Desde posiciones europeístas es fundamental tomarse en serio la limitación de poderes de la Unión Europea. Debemos entender este rasgo no como un obstáculo a la integración que hay que superar sino como parte del contrato social en la base del proceso y una cuestión clave para la legitimidad europea. La Unión Europea descansa sobre lo que el Abogado General de la UE, Miguel Maduro, ha llamado «un orden constitucional sin fundamentos constitucionales», por lo que debe limitar su ámbito material de actuación, aunque el sistema mantenga flexibilidad suficiente para que la UE intervenga caso por caso en nuevos campos.
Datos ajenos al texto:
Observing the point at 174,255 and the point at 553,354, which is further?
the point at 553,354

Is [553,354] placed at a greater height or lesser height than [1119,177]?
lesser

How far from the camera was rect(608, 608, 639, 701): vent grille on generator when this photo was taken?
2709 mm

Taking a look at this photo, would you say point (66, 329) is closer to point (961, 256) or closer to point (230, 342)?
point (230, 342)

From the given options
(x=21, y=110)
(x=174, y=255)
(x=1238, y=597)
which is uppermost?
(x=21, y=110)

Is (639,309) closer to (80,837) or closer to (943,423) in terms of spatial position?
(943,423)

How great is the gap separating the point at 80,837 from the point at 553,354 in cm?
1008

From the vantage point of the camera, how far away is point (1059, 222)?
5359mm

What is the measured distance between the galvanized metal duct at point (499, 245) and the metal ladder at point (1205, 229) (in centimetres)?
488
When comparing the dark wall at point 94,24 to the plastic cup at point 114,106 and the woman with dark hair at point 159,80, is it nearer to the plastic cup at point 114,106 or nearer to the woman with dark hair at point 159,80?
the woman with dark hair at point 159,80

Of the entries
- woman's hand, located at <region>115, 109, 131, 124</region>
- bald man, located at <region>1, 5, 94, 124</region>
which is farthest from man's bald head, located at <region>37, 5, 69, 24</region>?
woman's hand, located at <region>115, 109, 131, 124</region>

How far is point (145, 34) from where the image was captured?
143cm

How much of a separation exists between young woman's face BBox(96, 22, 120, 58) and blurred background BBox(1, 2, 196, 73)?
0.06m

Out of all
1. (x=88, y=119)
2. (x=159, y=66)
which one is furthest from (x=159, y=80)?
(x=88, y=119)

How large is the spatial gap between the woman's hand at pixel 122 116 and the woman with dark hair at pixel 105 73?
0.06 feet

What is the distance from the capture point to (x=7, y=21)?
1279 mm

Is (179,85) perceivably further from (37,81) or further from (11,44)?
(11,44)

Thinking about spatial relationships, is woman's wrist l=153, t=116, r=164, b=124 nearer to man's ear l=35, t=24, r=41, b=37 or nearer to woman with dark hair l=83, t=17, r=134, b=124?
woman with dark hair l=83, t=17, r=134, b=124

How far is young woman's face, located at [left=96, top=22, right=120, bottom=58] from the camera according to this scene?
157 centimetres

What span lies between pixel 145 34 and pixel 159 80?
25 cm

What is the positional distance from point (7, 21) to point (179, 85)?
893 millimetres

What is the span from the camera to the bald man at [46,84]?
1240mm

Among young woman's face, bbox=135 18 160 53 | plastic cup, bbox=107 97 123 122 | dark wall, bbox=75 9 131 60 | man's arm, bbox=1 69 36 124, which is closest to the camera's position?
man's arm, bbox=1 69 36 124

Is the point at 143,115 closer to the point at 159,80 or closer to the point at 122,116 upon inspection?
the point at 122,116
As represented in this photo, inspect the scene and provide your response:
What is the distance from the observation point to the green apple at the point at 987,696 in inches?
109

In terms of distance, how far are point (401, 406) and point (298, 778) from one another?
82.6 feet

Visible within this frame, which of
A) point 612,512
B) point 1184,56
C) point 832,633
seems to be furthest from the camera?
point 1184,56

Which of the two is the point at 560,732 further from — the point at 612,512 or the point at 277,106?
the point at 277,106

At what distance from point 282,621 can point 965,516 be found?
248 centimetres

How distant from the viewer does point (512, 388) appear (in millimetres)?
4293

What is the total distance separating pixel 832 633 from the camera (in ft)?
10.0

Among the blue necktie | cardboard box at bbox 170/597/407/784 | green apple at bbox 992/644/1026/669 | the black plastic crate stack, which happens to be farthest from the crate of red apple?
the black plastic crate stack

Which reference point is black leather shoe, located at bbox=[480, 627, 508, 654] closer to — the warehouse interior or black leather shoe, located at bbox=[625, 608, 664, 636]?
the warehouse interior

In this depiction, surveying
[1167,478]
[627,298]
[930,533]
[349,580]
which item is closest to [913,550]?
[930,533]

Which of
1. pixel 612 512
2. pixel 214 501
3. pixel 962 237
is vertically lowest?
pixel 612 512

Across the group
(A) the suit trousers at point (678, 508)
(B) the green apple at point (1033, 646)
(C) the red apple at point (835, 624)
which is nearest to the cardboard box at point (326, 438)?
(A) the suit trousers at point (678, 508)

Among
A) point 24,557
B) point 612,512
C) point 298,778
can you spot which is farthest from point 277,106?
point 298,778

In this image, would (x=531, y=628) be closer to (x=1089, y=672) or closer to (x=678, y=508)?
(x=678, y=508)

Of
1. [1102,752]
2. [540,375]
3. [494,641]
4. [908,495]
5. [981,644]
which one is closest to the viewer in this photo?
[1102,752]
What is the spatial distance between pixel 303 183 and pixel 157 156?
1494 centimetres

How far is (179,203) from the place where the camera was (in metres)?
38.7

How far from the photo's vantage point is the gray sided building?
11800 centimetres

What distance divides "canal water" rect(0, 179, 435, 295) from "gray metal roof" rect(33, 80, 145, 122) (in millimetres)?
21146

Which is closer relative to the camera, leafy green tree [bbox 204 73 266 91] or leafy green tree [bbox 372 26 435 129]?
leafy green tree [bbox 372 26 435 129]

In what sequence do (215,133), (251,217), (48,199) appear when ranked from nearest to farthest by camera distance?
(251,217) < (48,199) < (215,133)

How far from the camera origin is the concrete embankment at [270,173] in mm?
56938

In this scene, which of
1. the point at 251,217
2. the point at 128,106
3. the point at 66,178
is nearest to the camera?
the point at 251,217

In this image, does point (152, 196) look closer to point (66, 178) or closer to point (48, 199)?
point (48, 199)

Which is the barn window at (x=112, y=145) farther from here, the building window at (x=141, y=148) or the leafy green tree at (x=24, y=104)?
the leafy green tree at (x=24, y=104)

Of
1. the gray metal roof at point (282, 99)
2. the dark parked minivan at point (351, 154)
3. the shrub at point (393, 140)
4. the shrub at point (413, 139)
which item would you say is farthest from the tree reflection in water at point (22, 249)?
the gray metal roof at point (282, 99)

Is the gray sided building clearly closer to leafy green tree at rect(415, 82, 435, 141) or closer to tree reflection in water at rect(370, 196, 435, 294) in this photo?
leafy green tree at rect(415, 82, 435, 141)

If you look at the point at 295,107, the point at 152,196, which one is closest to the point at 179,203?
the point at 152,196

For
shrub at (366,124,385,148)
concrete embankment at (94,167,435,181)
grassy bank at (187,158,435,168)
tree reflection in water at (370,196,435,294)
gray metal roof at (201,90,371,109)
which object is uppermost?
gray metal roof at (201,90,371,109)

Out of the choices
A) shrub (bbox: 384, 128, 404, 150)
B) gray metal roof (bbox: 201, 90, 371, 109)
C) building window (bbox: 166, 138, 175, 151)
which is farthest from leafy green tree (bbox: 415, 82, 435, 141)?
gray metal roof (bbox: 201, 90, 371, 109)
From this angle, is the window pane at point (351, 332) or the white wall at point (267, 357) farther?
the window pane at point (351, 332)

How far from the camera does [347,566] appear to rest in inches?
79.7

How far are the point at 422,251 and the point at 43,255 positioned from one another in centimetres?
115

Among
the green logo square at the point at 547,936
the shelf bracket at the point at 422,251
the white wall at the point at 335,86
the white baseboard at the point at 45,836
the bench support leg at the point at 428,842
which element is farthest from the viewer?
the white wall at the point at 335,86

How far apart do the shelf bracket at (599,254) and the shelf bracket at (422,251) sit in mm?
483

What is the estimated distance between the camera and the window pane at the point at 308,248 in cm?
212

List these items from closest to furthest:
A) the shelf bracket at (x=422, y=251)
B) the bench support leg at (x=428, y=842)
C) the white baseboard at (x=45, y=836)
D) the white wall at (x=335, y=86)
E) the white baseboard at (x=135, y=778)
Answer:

A lo largo del proceso de integración, distintos líderes han sido capaces de formular proyectos atractivos que pudiesen ser compartidos por todos los Estados miembros. Tras un período largo de turbulencia primero política y luego económica hoy nos encontramos en una Unión sin verdaderos líderes europeos y sin un proyecto claro, que sea comprendido tanto por las clases políticas como por los ciudadanos. Por razones opuestas, tanto el Gobierno francés como el alemán muestran mayor desafección que antes hacia la Unión -los franceses porque ya no se sienten tan cómodos en la Unión ampliada y los alemanes porque empiezan a ser un país normal en un contexto de aumento generalizado del euro- escepticismo en todas las capitales nacionales, también en Berlín. Además, las recetas tradicionales de entendimiento franco-alemán y de generación de resultados económicos desde Bruselas no son suficientes. La mayor parte de las reformas contenidas en el Tratado de Lisboa son deseables y útiles, pero no son una garantía de reactivación del proceso. El despegue europeo pasa por una inversión inteligente y constante de capital político para dar con una fórmula equibrada de introspección y acción, debate democrático y orientación a resultados, en una Comunidad de Derecho reforzada. Los razonamientos circulares descritos en Catch 22 sólo generan situaciones en las que todos pierden. Por eso hay que ir más allá de los discursos oficiales, evitar la lógica burocrática y tratar de reactivar una Unión no más estrecha sino mejor.